Polymer nanocomposites are an exciting class of materials with applications in energy, transport and commodity products. Although currently the majority of produced nanocomposites still involved synthetic polymer matricies, this situation can changed by incorporation of emerging bio-based as well as recycled polymer feedstocks. Nevertheless, formulating the composition of a sustainable and multifunctional nanocomposite tuned to a specific application poses a significant challenge. The challenge comes from the fact that the optimal nanocomposite formulations need to include the appropriate components to ensure desired performance while simultaneously addressing constraints regarding the physicochemical compatibility between them and the overall dependence on the processing involved, and which is further complicated by lower techno-mechanical stability of sustainable polymers. These factors make experimentation virtually an indispensable part of the design process, though the endeavor is further complicated by many additional factors, some of which are difficult to control, and manifested by an experimental noise. These circumstances make the design process time consuming and very costly.

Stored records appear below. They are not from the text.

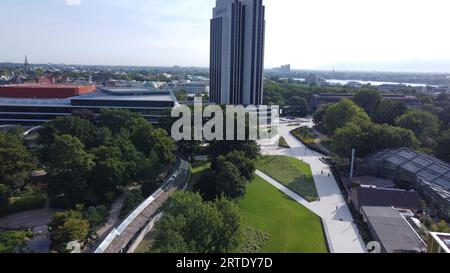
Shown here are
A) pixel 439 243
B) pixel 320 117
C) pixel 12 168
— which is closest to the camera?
pixel 439 243

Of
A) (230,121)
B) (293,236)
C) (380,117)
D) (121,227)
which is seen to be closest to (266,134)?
(230,121)

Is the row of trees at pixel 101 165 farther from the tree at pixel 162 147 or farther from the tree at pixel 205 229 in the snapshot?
the tree at pixel 205 229

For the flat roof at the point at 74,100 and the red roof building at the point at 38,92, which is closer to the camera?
the flat roof at the point at 74,100

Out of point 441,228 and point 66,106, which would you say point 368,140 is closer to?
point 441,228

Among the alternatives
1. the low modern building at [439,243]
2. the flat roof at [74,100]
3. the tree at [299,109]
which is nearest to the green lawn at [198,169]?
the flat roof at [74,100]

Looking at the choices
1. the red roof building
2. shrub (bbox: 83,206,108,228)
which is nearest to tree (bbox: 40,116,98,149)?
shrub (bbox: 83,206,108,228)

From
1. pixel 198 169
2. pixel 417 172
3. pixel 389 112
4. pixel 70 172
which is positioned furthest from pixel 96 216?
pixel 389 112
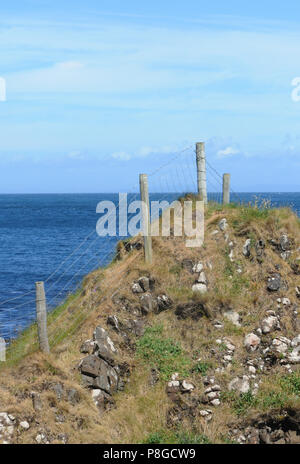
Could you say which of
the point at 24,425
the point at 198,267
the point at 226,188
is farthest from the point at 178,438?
the point at 226,188

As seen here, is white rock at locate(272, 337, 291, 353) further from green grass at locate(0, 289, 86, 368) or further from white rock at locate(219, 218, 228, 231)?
green grass at locate(0, 289, 86, 368)

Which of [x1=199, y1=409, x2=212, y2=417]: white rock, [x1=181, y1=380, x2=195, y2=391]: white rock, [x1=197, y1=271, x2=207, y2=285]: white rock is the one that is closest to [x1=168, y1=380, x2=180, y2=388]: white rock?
[x1=181, y1=380, x2=195, y2=391]: white rock

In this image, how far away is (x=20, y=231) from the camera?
72750mm

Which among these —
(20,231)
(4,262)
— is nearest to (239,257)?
(4,262)

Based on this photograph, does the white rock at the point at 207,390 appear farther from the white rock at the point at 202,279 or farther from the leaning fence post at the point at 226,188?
the leaning fence post at the point at 226,188

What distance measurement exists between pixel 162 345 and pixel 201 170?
7320 mm

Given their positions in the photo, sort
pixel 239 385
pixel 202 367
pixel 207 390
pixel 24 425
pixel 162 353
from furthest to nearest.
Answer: pixel 162 353, pixel 202 367, pixel 239 385, pixel 207 390, pixel 24 425

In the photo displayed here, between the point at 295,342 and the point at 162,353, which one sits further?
the point at 295,342

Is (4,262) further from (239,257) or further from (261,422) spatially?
(261,422)

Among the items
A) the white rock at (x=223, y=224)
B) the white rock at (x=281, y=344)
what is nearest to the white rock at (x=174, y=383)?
the white rock at (x=281, y=344)

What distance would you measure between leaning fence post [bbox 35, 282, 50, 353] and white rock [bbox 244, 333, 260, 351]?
5.40 m

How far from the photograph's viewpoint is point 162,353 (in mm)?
15016

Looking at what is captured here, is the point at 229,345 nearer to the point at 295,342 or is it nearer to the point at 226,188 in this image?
the point at 295,342

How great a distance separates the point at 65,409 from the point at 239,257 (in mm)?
7642
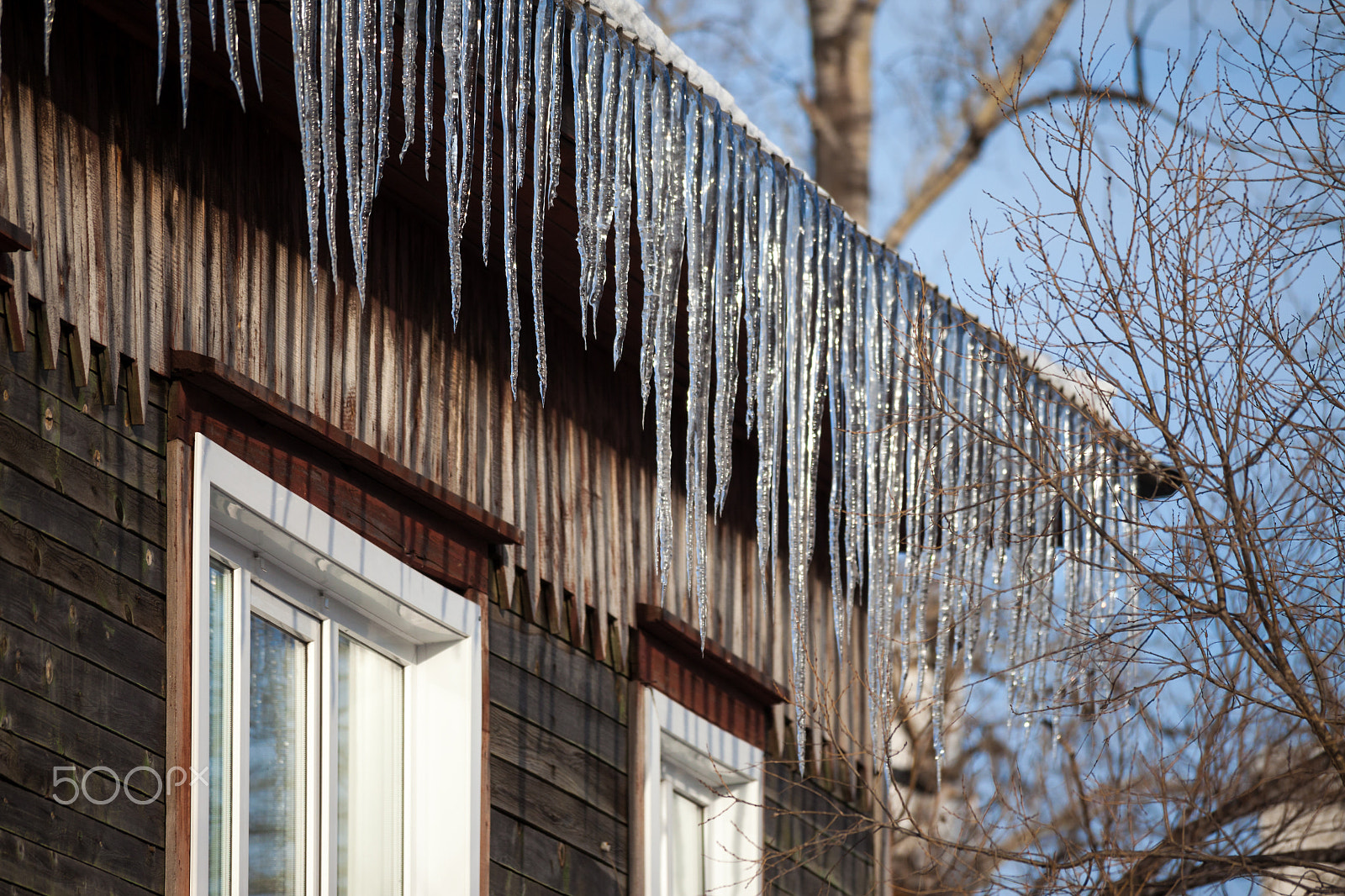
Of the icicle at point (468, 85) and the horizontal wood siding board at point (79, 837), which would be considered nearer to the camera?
the horizontal wood siding board at point (79, 837)

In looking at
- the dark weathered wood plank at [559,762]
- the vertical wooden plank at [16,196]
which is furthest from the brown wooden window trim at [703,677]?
the vertical wooden plank at [16,196]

The objective of this project is to develop and demonstrate a novel approach to design and optimization of nanocomposite materials, which
would leverage the state-of-the-art machine learning as well as the commoditization and democratization of robotic and automation technologies. Our goal is to increase the throughput of an experimental setup by ca. two orders of magnitude, allowing us to efficiently assess the emerging polymer feedstocks such as bio-based and recycled materials. Furthermore, the increased repeatability of the
experiments involved will give us unprecedented insight in experimental noise, and can be incorporated with our workflow using ML-based
uncertainty quantification approaches. 

Finally, the data coming from well-planned experiments, i.e. Bayesian-based Design of Experiments, will ensure proper coverage of the material space, and will be suitable to guide the experimental efforts towards optimal compositions as well as explore further machine learning models. The latter, for example, can help to quickly asses difficult to measure properties e.g. rheological properties of polymer melts, with a set of simple experiments, e.g. by using transfer learning methods. The newly developed capabilities will be used to characterize representative of the emerging bio-based polyamides as well as recycled polypropylene matrixes with representative fillers.